傍晚時分,晚霞穿過茂密樹木的縫隙,頑強地落到林間石道上。
著急趕路的聶茜,聽到他這句話以後,突然頓住。
她一臉狐疑地盯著聶天,眼神漸漸變得認真而嚴肅,「你說什麼?那礦洞內的火雲石,家族已開採了多年,不久前凌雲宗的煉氣士還重新探察過,說以我們的速度,至少還能再開採幾十年,怎麼可能突然斷掉?」
礦洞的火雲石,可謂是聶家的命脈,聶家就是通過火雲石的開採,才能得到凌雲宗的庇護。
一旦聶家失去了這個作用,對凌雲宗而言,聶家也就一無是處了。
即使如今聶北川成為了族長,即使她和聶東海在族內變得不受待見,她也絕對不願意看到整個聶家被凌雲宗給捨棄。

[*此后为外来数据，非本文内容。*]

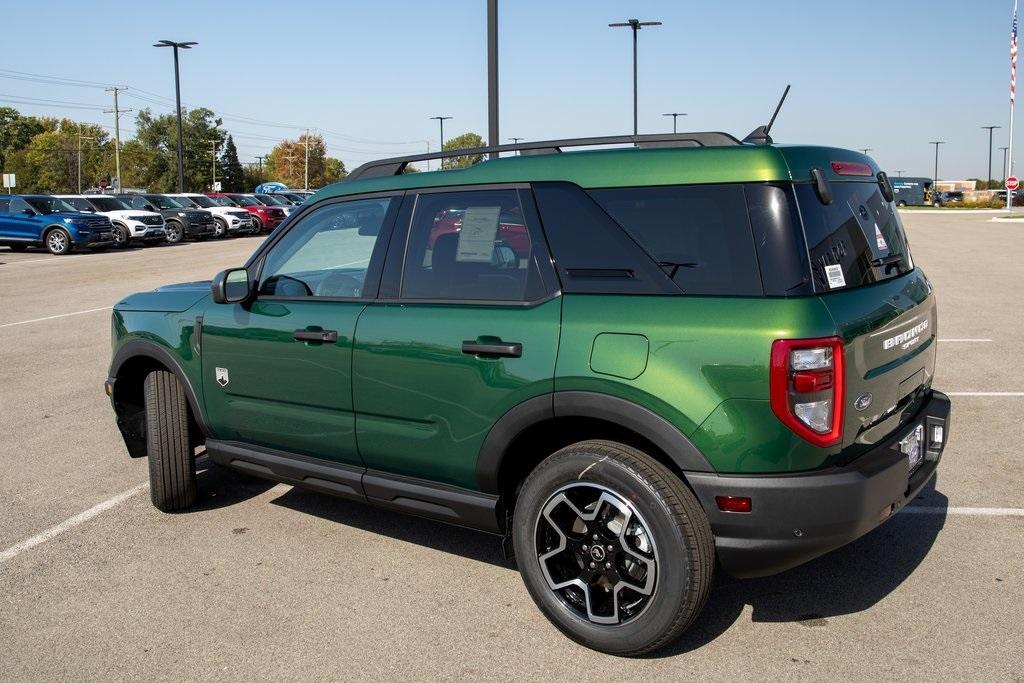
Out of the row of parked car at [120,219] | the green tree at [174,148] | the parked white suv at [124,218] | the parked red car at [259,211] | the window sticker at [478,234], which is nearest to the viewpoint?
the window sticker at [478,234]

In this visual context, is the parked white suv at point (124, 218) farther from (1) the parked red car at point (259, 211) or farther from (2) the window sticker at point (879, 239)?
(2) the window sticker at point (879, 239)

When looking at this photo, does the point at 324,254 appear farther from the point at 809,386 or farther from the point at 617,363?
the point at 809,386

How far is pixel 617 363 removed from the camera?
3.26m

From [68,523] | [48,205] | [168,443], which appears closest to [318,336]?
[168,443]

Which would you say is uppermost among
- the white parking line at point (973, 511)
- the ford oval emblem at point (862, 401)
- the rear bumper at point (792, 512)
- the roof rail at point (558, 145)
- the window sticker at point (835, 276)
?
the roof rail at point (558, 145)

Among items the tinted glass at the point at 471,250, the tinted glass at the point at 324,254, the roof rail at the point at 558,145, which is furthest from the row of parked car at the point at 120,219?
the tinted glass at the point at 471,250

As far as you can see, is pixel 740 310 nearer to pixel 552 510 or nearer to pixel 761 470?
pixel 761 470

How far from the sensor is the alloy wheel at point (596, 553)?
330 centimetres

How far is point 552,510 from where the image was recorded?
347 cm

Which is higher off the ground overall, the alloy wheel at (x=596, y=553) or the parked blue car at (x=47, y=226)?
the parked blue car at (x=47, y=226)

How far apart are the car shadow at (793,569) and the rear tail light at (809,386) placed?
100 cm

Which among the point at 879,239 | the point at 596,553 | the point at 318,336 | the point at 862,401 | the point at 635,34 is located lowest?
the point at 596,553

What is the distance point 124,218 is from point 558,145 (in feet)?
95.0

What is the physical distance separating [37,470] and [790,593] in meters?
4.60
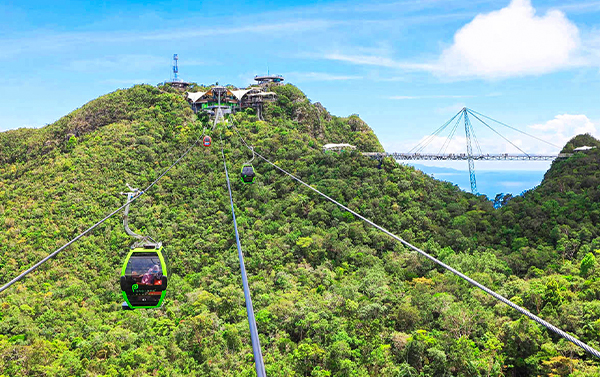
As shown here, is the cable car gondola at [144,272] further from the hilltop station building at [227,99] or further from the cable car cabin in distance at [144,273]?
the hilltop station building at [227,99]

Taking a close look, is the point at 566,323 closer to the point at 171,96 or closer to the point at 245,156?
the point at 245,156

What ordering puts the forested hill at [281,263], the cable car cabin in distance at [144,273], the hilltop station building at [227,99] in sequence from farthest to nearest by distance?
the hilltop station building at [227,99]
the forested hill at [281,263]
the cable car cabin in distance at [144,273]

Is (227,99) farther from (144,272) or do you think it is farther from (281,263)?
(144,272)

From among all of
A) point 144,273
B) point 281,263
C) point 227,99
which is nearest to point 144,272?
point 144,273

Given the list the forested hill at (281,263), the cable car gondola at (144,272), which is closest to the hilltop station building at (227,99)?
the forested hill at (281,263)

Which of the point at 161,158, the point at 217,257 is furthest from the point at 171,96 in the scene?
the point at 217,257

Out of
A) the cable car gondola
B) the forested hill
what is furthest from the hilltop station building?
the cable car gondola
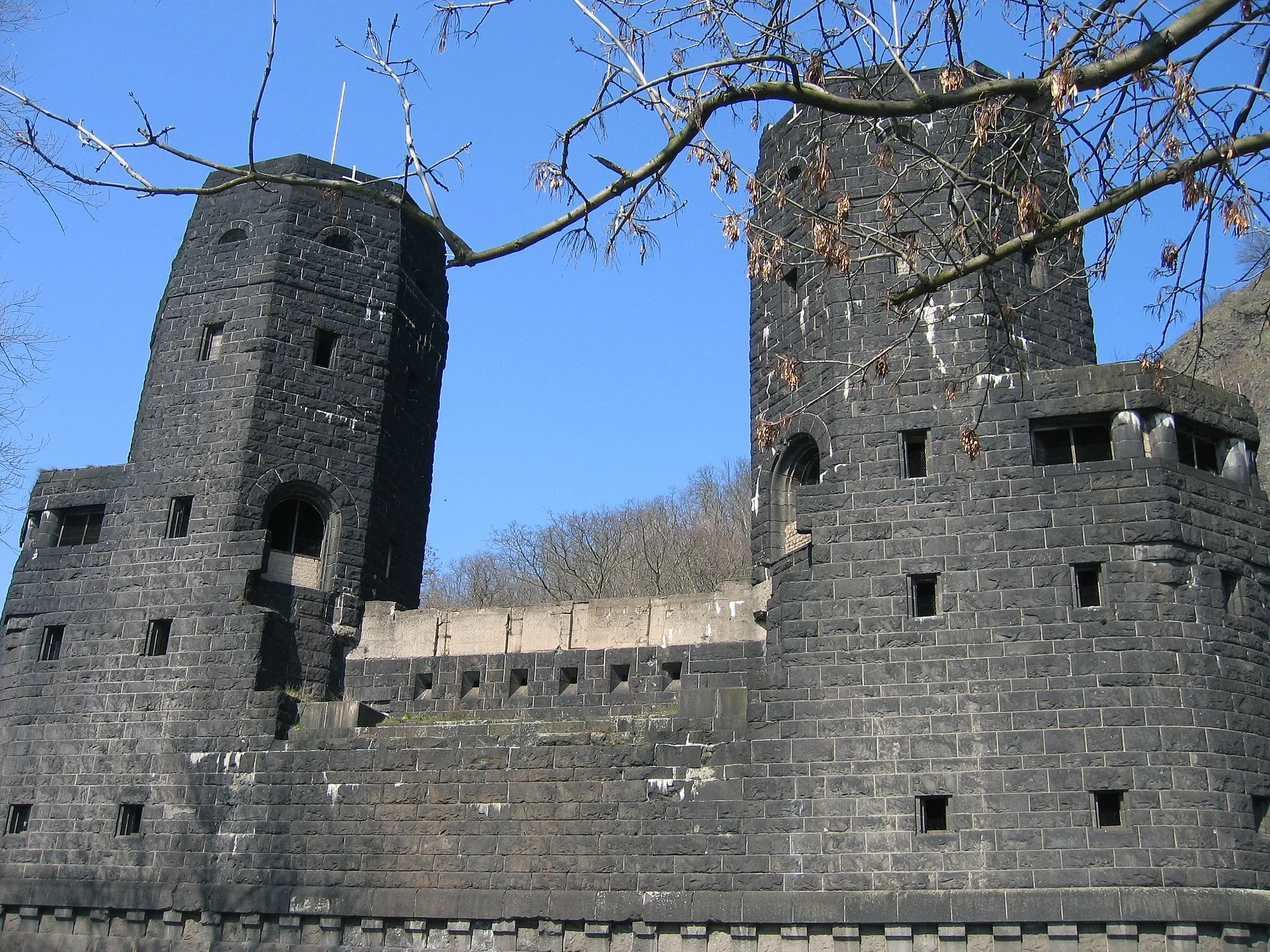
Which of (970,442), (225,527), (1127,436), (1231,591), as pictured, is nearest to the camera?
(970,442)

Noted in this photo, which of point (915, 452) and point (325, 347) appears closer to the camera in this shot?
point (915, 452)

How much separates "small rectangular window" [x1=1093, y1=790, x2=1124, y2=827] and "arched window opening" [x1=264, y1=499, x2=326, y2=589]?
1120 cm

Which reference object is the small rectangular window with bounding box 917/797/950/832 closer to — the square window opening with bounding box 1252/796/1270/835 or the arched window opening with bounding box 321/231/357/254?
the square window opening with bounding box 1252/796/1270/835

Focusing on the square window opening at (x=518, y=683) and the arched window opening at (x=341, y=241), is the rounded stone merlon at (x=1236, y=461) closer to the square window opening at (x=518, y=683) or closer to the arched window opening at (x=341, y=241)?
the square window opening at (x=518, y=683)

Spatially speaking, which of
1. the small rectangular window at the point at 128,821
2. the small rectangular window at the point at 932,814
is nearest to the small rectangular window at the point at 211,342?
the small rectangular window at the point at 128,821

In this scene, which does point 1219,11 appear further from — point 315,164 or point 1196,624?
point 315,164

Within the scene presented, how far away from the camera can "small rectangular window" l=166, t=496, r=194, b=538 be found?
64.2 feet

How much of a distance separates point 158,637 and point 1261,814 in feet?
46.8

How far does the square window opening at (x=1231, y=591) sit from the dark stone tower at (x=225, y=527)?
38.3 feet

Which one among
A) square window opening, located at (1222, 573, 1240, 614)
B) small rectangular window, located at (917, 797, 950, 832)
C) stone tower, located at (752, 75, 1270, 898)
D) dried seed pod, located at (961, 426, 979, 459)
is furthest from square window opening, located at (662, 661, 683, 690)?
dried seed pod, located at (961, 426, 979, 459)

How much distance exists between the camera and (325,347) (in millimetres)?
20953

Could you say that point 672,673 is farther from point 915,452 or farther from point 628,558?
point 628,558

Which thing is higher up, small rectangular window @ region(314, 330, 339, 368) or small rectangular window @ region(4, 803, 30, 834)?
small rectangular window @ region(314, 330, 339, 368)

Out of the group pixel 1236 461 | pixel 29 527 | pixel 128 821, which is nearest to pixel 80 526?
pixel 29 527
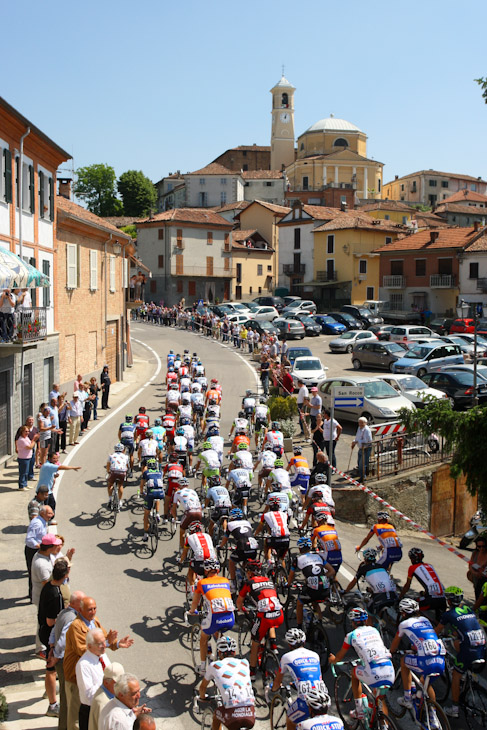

「對不起。」聶天低下頭,將那塊獸骨取出,以充滿歉意地口氣說道:「都因為它。它在內部凝結那一滴鮮血,所需要的火焰之力,來自於礦洞內所有的火雲石!它成功凝聚了一滴鮮血,卻抽乾了礦洞內所有火雲石的火焰之力,我真的認為,所有的火雲石都成為了凡石,就算開採出來,那些礦石內也將不再有一絲火焰之力。」
「凝結一滴鮮血,就吸納了所有火雲石的火焰之力,這……這怎麼可能?」聶茜駭然。
「我感覺就是如此。」聶天苦笑。
「不可能,這絕對不可能!」聶茜連連搖頭,一副你想多了的模樣。
「你不相信就算了。」聶天氣惱道。
「我不和你爭辯了,天快黑了,我們要早點回到黑雲城。」聶茜看向前方,「礦洞發生了那麼大的事情,我要將情況告知你外公,讓他提前有個心理準備。」
「那好吧。」聶天不再多言。
隨後,兩人不再爭執,徑直向黑雲城而去。
一刻鐘後,就在他們即將穿過密林時,聶茜倏地停了下來。
「怎麼了?」聶天不解道。
聶茜神情凝重,就連呼吸都變得急促了,一股股連聶天都覺察到的靈力波動,以她為中心,如水中漣漪一般向外盪漾開來。
「沙沙沙!」
林間的樹葉,無風而動。
「聶天!立即回頭,以最快的速度,往凌雲山跑!」聶茜喝道。
「嘩啦!」
一個個套在她手臂上的銀色手環,突然脫手而出,綻放出亮銀色的靈光,朝著前面兩株大樹的後方飛去。
「叮噹!叮噹!」
從那兩株大樹後面,陡然傳來了金屬碰擊的聲音,其中還伴隨著兩聲低沉的怪笑。
那兩個笑聲一齣,聶天臉色劇變,瞬間意識到不妙。
「走!」聶茜悶哼一聲,旋即大聲尖叫。
她扭頭看向聶天,眼中充滿了惶恐,神情焦急萬分。
「呼!」
從她手中飛出的幾個銀色手環,打著旋兒,以更快的速度,由那兩株大樹後面疾射而來。
在銀色手環之後,兩個身穿藍衣的男子,皮笑肉不笑地相繼走出。
「跑?他能跑到哪兒?」其中一人冷冷看了聶天一眼。
「嘭!」
也在這時,那些倒飛而來的銀色手環,重重撞擊到聶茜以靈力凝聚的一堵水牆上。
聶茜嬌柔的身子,猛地往後退了兩步,那些銀色手環如墜子般,掛在水牆上,並沒有立即落地。